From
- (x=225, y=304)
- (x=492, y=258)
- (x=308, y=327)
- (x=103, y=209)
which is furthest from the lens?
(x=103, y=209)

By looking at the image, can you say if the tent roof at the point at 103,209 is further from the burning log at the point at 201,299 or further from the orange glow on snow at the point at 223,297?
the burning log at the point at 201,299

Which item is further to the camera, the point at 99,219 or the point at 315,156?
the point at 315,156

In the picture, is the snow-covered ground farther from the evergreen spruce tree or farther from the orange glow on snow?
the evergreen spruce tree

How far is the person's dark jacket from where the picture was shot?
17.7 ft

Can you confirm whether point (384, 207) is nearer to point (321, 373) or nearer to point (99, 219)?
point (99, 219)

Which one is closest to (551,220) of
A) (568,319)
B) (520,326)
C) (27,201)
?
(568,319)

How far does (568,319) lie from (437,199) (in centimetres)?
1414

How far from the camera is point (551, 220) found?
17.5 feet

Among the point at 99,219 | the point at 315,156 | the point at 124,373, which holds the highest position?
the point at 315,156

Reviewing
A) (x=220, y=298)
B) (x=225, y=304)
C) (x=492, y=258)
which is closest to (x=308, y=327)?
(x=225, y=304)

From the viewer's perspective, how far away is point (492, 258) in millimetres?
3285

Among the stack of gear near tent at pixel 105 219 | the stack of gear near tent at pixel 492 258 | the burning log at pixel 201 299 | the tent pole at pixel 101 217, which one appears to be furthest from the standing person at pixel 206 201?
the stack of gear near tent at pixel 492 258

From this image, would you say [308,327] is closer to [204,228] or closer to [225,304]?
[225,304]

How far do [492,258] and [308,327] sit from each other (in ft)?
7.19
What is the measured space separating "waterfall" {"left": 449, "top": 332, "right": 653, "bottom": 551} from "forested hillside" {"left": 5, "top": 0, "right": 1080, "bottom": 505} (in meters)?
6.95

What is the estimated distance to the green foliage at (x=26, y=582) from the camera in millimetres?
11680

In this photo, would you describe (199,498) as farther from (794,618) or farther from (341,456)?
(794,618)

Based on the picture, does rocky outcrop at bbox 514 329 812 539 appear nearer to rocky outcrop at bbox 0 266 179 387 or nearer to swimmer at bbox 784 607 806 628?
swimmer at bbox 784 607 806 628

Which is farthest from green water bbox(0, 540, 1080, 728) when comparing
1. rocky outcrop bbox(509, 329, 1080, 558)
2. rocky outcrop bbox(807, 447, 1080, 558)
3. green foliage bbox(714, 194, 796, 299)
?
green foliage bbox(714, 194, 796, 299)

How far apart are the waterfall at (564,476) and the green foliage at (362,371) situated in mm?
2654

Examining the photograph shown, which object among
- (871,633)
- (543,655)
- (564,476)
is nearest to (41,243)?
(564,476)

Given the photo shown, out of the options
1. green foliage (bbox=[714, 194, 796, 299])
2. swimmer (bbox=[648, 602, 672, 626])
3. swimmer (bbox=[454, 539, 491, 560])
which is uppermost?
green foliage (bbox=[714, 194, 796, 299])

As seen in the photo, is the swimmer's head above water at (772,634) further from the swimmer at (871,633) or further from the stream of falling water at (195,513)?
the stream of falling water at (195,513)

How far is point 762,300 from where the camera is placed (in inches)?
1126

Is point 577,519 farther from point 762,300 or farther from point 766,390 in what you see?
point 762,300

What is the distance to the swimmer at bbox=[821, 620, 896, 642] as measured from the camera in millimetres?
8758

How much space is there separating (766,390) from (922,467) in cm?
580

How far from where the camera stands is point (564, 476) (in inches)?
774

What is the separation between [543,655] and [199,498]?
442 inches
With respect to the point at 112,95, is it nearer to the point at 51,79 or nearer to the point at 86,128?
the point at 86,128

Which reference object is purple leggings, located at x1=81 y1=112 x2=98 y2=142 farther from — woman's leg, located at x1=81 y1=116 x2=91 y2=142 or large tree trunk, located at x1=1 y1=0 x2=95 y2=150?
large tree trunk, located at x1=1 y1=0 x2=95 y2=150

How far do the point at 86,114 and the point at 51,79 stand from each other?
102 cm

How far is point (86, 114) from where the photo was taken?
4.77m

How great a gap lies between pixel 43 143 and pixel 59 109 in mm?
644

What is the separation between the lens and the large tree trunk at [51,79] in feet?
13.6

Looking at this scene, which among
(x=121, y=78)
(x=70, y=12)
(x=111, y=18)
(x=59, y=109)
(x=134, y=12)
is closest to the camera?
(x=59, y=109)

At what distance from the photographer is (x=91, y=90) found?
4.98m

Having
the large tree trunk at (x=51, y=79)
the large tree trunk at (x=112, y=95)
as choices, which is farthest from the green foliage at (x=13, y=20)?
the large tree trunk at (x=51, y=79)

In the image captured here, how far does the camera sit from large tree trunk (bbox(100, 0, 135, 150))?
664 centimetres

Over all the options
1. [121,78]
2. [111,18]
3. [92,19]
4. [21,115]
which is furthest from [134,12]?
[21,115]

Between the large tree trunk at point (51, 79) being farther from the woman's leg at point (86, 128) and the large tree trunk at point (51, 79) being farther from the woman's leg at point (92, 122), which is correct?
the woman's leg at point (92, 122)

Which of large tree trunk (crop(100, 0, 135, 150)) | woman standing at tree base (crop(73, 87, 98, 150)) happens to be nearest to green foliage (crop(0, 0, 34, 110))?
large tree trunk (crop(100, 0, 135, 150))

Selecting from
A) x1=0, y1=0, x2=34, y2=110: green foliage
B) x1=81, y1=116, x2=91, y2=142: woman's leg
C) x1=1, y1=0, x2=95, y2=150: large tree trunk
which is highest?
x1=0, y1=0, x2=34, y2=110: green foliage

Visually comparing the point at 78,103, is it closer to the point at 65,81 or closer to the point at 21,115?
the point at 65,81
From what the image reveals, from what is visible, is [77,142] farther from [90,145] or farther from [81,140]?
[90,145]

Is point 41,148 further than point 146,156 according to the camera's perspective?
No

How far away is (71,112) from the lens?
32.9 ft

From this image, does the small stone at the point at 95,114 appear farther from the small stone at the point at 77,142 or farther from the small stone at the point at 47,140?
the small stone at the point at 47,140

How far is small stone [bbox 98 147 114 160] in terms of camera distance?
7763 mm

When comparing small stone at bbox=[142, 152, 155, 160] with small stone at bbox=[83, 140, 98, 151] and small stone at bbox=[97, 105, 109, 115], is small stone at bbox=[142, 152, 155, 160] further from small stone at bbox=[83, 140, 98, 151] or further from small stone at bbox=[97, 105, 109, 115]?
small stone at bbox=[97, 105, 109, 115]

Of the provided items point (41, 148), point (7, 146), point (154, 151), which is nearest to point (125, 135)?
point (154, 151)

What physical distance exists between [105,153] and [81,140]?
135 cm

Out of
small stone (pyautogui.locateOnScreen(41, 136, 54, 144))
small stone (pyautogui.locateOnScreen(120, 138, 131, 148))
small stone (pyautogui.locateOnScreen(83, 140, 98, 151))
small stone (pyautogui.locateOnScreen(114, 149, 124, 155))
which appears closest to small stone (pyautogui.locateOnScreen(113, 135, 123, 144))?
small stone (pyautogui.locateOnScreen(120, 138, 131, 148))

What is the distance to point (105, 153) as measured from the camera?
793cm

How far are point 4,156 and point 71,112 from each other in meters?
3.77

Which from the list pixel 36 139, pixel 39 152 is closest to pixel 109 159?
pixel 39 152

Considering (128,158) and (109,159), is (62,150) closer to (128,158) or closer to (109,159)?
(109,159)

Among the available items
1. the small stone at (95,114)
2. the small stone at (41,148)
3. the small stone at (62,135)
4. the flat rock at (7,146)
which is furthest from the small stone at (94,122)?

SHORT PROBLEM: Copy each line of the data above without altering a single character.

EXERCISE OUTPUT:
From
- (x=225, y=304)
- (x=492, y=258)
- (x=308, y=327)
- (x=103, y=209)
which is furthest from the lens?
(x=103, y=209)

By looking at the image, can you say if the tent roof at the point at 103,209 is further from the burning log at the point at 201,299 or further from the orange glow on snow at the point at 223,297?
the burning log at the point at 201,299

Which item is further to the camera, the point at 99,219 or the point at 315,156?
the point at 315,156

In the picture, is the snow-covered ground farther from the evergreen spruce tree or farther from the orange glow on snow?
the evergreen spruce tree

How far is the person's dark jacket from where the picture was shot?
17.7 ft

Can you confirm whether point (384, 207) is nearer to point (321, 373) or nearer to point (99, 219)?
point (99, 219)

Which one is closest to (551,220) of
A) (568,319)
B) (520,326)
C) (27,201)
?
(568,319)

How far does (568,319) lie from (437,199) (in centimetres)?
1414

How far from the camera is point (551, 220) found?
17.5 feet

Among the point at 99,219 | the point at 315,156 | the point at 124,373, which holds the highest position?
the point at 315,156

Reviewing
A) (x=220, y=298)
B) (x=225, y=304)
C) (x=492, y=258)
which is closest to (x=308, y=327)?
(x=225, y=304)

From the viewer's perspective, how far away is point (492, 258) in millimetres?
3285

Among the stack of gear near tent at pixel 105 219 | the stack of gear near tent at pixel 492 258 | the burning log at pixel 201 299 | the tent pole at pixel 101 217, which one appears to be furthest from the standing person at pixel 206 201?
the stack of gear near tent at pixel 492 258

From this image, would you say [308,327] is closer to [204,228] or closer to [225,304]?
[225,304]

How far do [492,258] and [308,327] sit from each other (in ft)?
7.19
What is the measured space separating "waterfall" {"left": 449, "top": 332, "right": 653, "bottom": 551} from "forested hillside" {"left": 5, "top": 0, "right": 1080, "bottom": 505} (in meters)?
6.95

What is the estimated distance to the green foliage at (x=26, y=582) from the camera in millimetres?
11680

In this photo, would you describe (199,498) as farther from (794,618) or farther from (341,456)?
(794,618)

Based on the picture, does rocky outcrop at bbox 514 329 812 539 appear nearer to rocky outcrop at bbox 0 266 179 387 or nearer to swimmer at bbox 784 607 806 628?
swimmer at bbox 784 607 806 628

Which is farthest from green water bbox(0, 540, 1080, 728) when comparing
1. rocky outcrop bbox(509, 329, 1080, 558)
2. rocky outcrop bbox(807, 447, 1080, 558)
3. green foliage bbox(714, 194, 796, 299)
?
green foliage bbox(714, 194, 796, 299)

How far apart are the waterfall at (564,476) and the green foliage at (362,371) situated in mm?
2654

Examining the photograph shown, which object among
- (871,633)
- (543,655)
- (564,476)
is nearest to (41,243)?
(564,476)

Given the photo shown, out of the options
1. green foliage (bbox=[714, 194, 796, 299])
2. swimmer (bbox=[648, 602, 672, 626])
3. swimmer (bbox=[454, 539, 491, 560])
which is uppermost?
green foliage (bbox=[714, 194, 796, 299])

As seen in the photo, is the swimmer's head above water at (772,634) further from the swimmer at (871,633) or further from the stream of falling water at (195,513)?
the stream of falling water at (195,513)

How far is point 762,300 from where the camera is placed (in inches)?
1126

Is point 577,519 farther from point 762,300 or farther from point 766,390 in what you see?
point 762,300

What is the distance to the swimmer at bbox=[821, 620, 896, 642] as measured from the camera in millimetres?
8758

How much space is there separating (766,390) from (922,467) in cm?
580

How far from where the camera stands is point (564, 476) (in inches)?
774

What is the separation between [543,655] and [199,498]?
442 inches
With respect to the point at 112,95, is it nearer to the point at 51,79 or nearer to the point at 86,128?
the point at 86,128

Which reference object is purple leggings, located at x1=81 y1=112 x2=98 y2=142 farther from — woman's leg, located at x1=81 y1=116 x2=91 y2=142 or large tree trunk, located at x1=1 y1=0 x2=95 y2=150?
large tree trunk, located at x1=1 y1=0 x2=95 y2=150

How far do the point at 86,114 and the point at 51,79 stand from each other?
102 cm

How far is point (86, 114) from where the photo was taken?
4.77m

How great a gap lies between pixel 43 143 and pixel 59 109 in mm?
644

What is the separation between the lens and the large tree trunk at [51,79] in feet?
13.6

Looking at this scene, which among
(x=121, y=78)
(x=70, y=12)
(x=111, y=18)
(x=59, y=109)
(x=134, y=12)
is closest to the camera?
(x=59, y=109)

At what distance from the photographer is (x=91, y=90) found?
4.98m

Having
the large tree trunk at (x=51, y=79)
the large tree trunk at (x=112, y=95)
as choices, which is farthest from the green foliage at (x=13, y=20)?
the large tree trunk at (x=51, y=79)

In the image captured here, how far does the camera sit from large tree trunk (bbox(100, 0, 135, 150))?
664 centimetres

Over all the options
1. [121,78]
2. [111,18]
3. [92,19]
4. [21,115]
which is furthest from [134,12]?
[21,115]

Between the large tree trunk at point (51, 79) being farther from the woman's leg at point (86, 128) and the large tree trunk at point (51, 79) being farther from the woman's leg at point (92, 122), which is correct?
the woman's leg at point (92, 122)

Which of large tree trunk (crop(100, 0, 135, 150)) | woman standing at tree base (crop(73, 87, 98, 150)) happens to be nearest to green foliage (crop(0, 0, 34, 110))?
large tree trunk (crop(100, 0, 135, 150))

Selecting from
A) x1=0, y1=0, x2=34, y2=110: green foliage
B) x1=81, y1=116, x2=91, y2=142: woman's leg
C) x1=1, y1=0, x2=95, y2=150: large tree trunk
which is highest?
x1=0, y1=0, x2=34, y2=110: green foliage

Visually comparing the point at 78,103, is it closer to the point at 65,81 or closer to the point at 21,115?
the point at 65,81
From what the image reveals, from what is visible, is [77,142] farther from [90,145] or farther from [81,140]?
[90,145]

Is point 41,148 further than point 146,156 according to the camera's perspective?
No

How far away is (71,112) from the lens?
32.9 ft

From this image, does the small stone at the point at 95,114 appear farther from the small stone at the point at 77,142 or farther from the small stone at the point at 47,140?
the small stone at the point at 47,140

How far is small stone [bbox 98 147 114 160] in terms of camera distance?
7763 mm

When comparing small stone at bbox=[142, 152, 155, 160] with small stone at bbox=[83, 140, 98, 151] and small stone at bbox=[97, 105, 109, 115], is small stone at bbox=[142, 152, 155, 160] further from small stone at bbox=[83, 140, 98, 151] or further from small stone at bbox=[97, 105, 109, 115]?
small stone at bbox=[97, 105, 109, 115]

Of the provided items point (41, 148), point (7, 146), point (154, 151), which is nearest to point (125, 135)?
point (154, 151)

What physical distance exists between [105,153] and [81,140]?
135 cm

Out of
small stone (pyautogui.locateOnScreen(41, 136, 54, 144))
small stone (pyautogui.locateOnScreen(120, 138, 131, 148))
small stone (pyautogui.locateOnScreen(83, 140, 98, 151))
small stone (pyautogui.locateOnScreen(114, 149, 124, 155))
which appears closest to small stone (pyautogui.locateOnScreen(113, 135, 123, 144))?
small stone (pyautogui.locateOnScreen(120, 138, 131, 148))

What is the distance to point (105, 153) as measured from the camera?
793cm

How far are point 4,156 and point 71,112 from each other in meters?
3.77

Which from the list pixel 36 139, pixel 39 152 is closest to pixel 109 159?
pixel 39 152

Considering (128,158) and (109,159), is (62,150) closer to (128,158) or closer to (109,159)?
(109,159)

Among the available items
1. the small stone at (95,114)
2. the small stone at (41,148)
3. the small stone at (62,135)
4. the flat rock at (7,146)
which is furthest from the small stone at (94,122)?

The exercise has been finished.